─── EXCERPT ───

Liopropoma emanueli

Scientific classification
- Kingdom: Animalia
- Phylum: Chordata
- Class: Actinopterygii
- Order: Perciformes
- Family: Liopropomatidae
- Genus: Liopropoma
- Species: L. emanueli
- Binomial name: Liopropoma emanueli Wirtz & Schliewen, 2012

= Liopropoma emanueli =

- Authority: Wirtz & Schliewen, 2012

Species of fish

Liopropoma emanueli, the Cape Verde basslet, is a species of marine ray-finned fish, related to the groupers and classified within the subfamily Epinephelinae of the family Serranidae. It is endemic to the Atlantic waters around Cape Verde, western Africa where it is found in rocky areas at depths of 20 to 36 m. Its length is 10 to 12 cm.

─── RECORDS SHOWN ───

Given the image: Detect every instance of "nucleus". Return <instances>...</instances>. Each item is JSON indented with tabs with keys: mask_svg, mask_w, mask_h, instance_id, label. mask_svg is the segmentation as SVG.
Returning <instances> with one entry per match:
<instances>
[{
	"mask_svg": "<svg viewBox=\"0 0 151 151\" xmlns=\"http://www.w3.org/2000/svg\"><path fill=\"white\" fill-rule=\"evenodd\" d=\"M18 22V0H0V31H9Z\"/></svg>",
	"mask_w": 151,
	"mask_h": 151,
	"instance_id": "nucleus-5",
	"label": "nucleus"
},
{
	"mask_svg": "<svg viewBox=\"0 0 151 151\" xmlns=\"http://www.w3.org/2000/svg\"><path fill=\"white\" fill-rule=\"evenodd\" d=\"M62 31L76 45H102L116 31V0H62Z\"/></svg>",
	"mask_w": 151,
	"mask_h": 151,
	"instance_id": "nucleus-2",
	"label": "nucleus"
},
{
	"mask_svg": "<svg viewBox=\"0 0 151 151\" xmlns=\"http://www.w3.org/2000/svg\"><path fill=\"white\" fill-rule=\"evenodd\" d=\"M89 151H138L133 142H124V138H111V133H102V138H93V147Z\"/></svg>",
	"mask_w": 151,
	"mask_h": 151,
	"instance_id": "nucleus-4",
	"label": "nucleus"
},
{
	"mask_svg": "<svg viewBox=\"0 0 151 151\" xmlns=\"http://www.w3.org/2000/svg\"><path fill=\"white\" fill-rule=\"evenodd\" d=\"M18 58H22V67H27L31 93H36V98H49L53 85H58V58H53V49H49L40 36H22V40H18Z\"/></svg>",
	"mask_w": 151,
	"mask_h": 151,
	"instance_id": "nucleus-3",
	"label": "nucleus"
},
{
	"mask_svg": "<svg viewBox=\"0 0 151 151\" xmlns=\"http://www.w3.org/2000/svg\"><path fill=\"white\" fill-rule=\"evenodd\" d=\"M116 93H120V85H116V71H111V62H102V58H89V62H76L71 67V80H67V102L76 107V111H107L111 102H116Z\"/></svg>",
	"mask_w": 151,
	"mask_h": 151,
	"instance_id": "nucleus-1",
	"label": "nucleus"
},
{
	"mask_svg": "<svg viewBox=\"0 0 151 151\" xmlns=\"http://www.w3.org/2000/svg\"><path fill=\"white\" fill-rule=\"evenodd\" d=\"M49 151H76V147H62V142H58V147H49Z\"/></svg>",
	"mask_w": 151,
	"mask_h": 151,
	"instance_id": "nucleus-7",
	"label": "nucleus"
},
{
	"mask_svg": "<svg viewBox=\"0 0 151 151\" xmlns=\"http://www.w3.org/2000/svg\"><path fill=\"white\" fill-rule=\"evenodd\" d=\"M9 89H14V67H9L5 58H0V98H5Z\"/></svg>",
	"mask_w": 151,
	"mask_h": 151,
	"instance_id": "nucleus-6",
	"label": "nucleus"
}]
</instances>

───

■ TASK DETAILS: Copy the passage from the Cape Verde basslet text word for word. Begin at "- Authority: Wirtz" and stop after "10 to 12 cm.".

■ RESPONSE TO THE EXERCISE:
- Authority: Wirtz & Schliewen, 2012

Species of fish

Liopropoma emanueli, the Cape Verde basslet, is a species of marine ray-finned fish, related to the groupers and classified within the subfamily Epinephelinae of the family Serranidae. It is endemic to the Atlantic waters around Cape Verde, western Africa where it is found in rocky areas at depths of 20 to 36 m. Its length is 10 to 12 cm.